By admitting this, I realize I am living up to what I have come to think of as the myth of the brain-dead parent. The novelist Lucy Ellmann recently provided a convenient summary in an interview with The Guardian:
You watch people get pregnant and know they'll be emotionally and intellectually absent for 20 years. Thought, knowledge, adult conversation, and vital political action are all put on hold while this needless perpetuation of the species is prioritized. Having babies is a strong impulse, a forgivable one, but it's also just a habit, a tradition, like weddings or putting butter on popcorn. [The Guardian]
This attitude is astonishingly pervasive, and not just among those who haven't got children. For obvious reasons it is applied to women more often than men, but in both cases the same basic set of assumptions apply: When you have a kiddo, anything that you might have cared about before — usually vast, amorphous categories like "ideas" or "making the world a better place" — gives way to Cyril Connolly's famous "pram in the hall." You become a human Koala Care apparatus, a milk dispenser, an anthropomorphic blanket, mentally negligible in comparison with your peers, who continue to have "interests." They do art and literature and science, you see, not diapers.
They certainly have a point. Modern parenting actually is exhausting for most people in ways that are pretty much unprecedented in human history. Our parents and grandparents generally had more help from their own families — and even from neighbors. I also think that decreasing family sizes have had the unintended consequence of actually making parenting more difficult. Instead of siblings close in age entertaining one another, mom and dad are expected to be on round-the-clock manufacturers of instant fun. Parents who are wary of handing over this responsibility to a tablet or a cellphone are especially susceptible to this pitfall. Hillary Clinton was right: It does take a village.

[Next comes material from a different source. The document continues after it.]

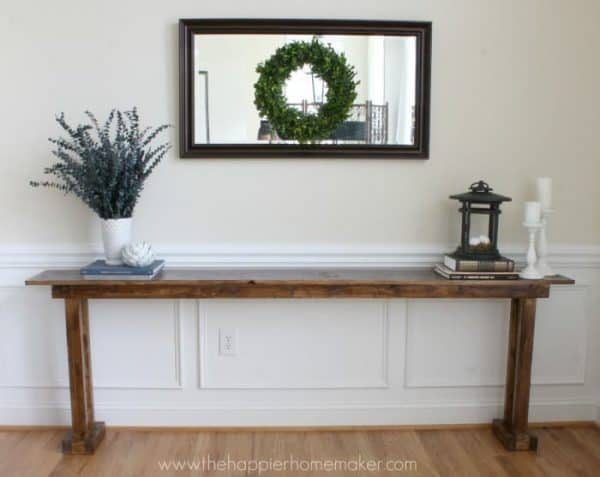 This console table from The Happier Homemaker looks so easy to make!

What do you do when everyone in the village is a stranger, though? To quote another neoliberal feminist icon, you "lean in." This means a lot of things, among them having less time than you would like for eighteenth-century literature and conversations about subjects other than lava or who has recently acquired ice powers. There's no way around it.
When you become responsible for the life of a very small person, nothing is more important than fulfilling that responsibility. But there is a Grand Canyon-scaled mental leap involved in declaring that children are more important than anything else to their parents, ergo, nothing else can be important to them. In that sense, parenting is a chance, perhaps a unique one in all of human experience, to reconsider the value of an extra 20 minutes in bed or a short phone conversation with an old friend. A decade from now will you really feel like you missed out because you took the opportunity to knit or inch a little further into a huge Russian novel you promised yourself you would finish six months ago instead of watching that YouTube video?
This constant struggle to maximize utility is enervating in its own way, of course. Which is why for parents the best treat of all is not having to give a toss whether you are making the most of a one-hour nap window to do something valuable with your time. For most of us such opportunities are vanishingly rare, but when they do come, as they did for my wife and I the other weekend when we ate steamed dumplings and drank wine until we dozed off in the middle of a late-night Pac-12 game, they are blissful.
This is what the myth gets wrong. Parents are not insensate dolts. We cherish the all-too-rare experience of being brain-dead.